The National Institute for Clinical Excellence (NICE) published, through their Screening committee, a policy position stating that all pregnant women should be offered a test for anaemia. This should be considered a fundamental part of antenatal care. NICE plans to publish a routine antenatal care guideline in late 2007 (National Screening Policy Position 2006).
Women on low incomes may not take in enough calories to meet the energy demands of pregnancy, and consequently, the intake of micronutrients may also be insufficient (Jordan & McOwat 2002). Poor nutrition can lead to the woman being less able to cope with the rigours of labour. This in turn may lead to low birthweight infants with a poor ability to cope with illness or disease.
Treatment of the underlying disease can prevent or reverse the anaemia. Chronic diseases such as Crohn’s disease are difficult to treat and patients may exhibit intermittent anaemia that varies with their condition.

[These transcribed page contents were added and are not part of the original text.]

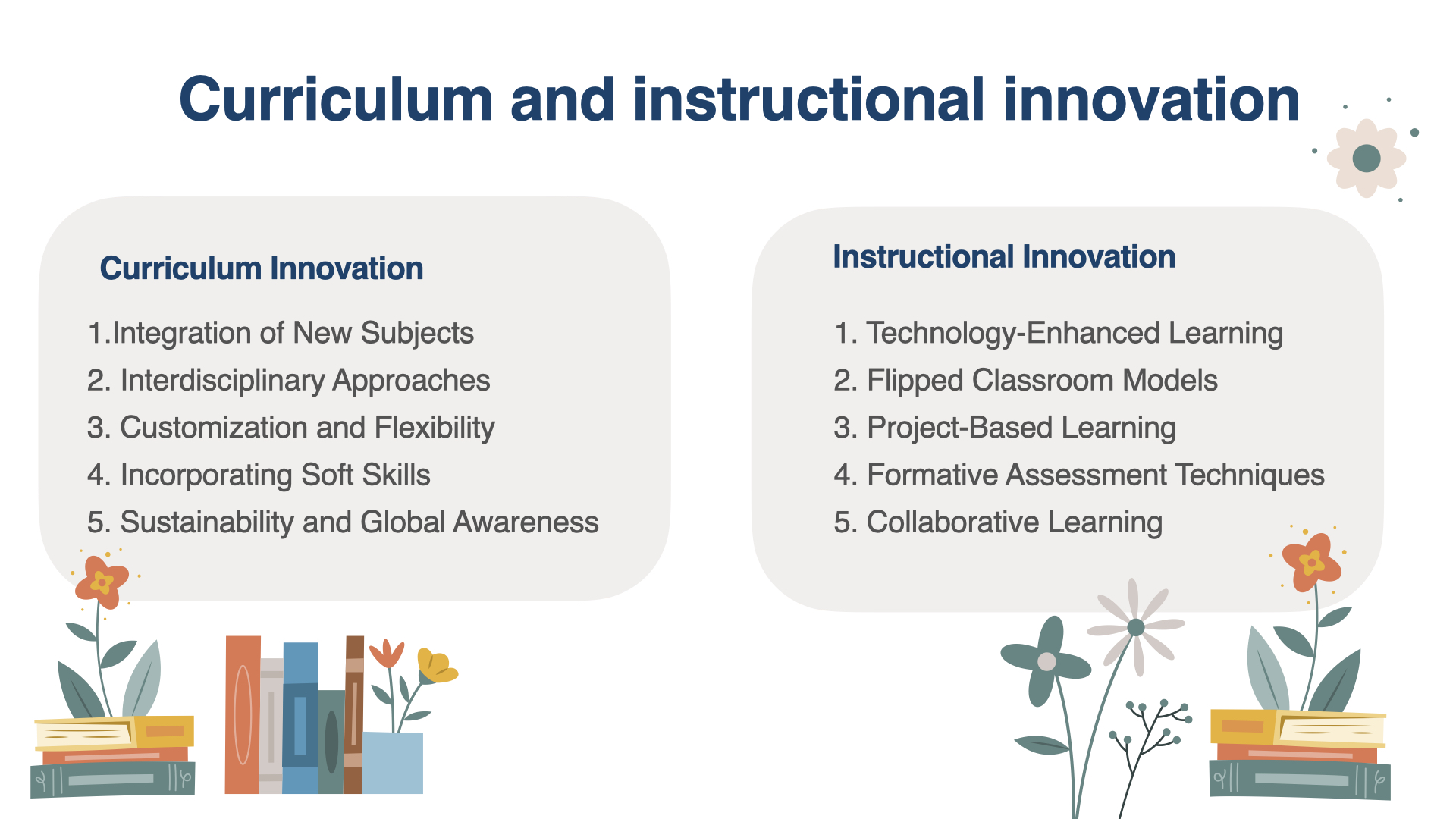 Curriculum and instructional innovation

Curriculum Innovation

1.Integration of New Subjects
2. Interdisciplinary Approaches
3. Customization and Flexibility
4. Incorporating Soft Skills
5. Sustainability and Global Awareness

Instructional Innovation

1. Technology-Enhanced Learning
2. Flipped Classroom Models
3. Project-Based Learning
4. Formative Assessment Techniques
5. Collaborative Learning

Excessive or prolonged blood loss
Chronic infections such as pyelonephritis, malaria, or intestinal parasites may also lead to anaemia (Box 5.3 and Fig. 5.6). Malaria is not endemic in the UK, but approximately 2000 cases occur every year in travellers returning from malaria-endemic countries. Pregnant women should be advised against travel into such areas (Health Protection Agency 2007).
Box 5.3 Hookworm
Infestation with hookworm can provoke iron deficiency and iron deficiency anaemia (Fig. 5.6). The hookworm is a parasitic worm. It thrives in warm climates, including African and American countries. The hookworm enters the body through the skin, through the soles of bare feet, where it then migrates to the small intestines and attaches itself to the villi. The hookworm damages the villi, resulting in blood loss, and they produce anticoagulants that promote continued bleeding. Each worm can provoke the loss of up to 0.25 mL of blood/day. Because of international travel and the migrant population, hookworm is increasingly likelyto be seen in the UK.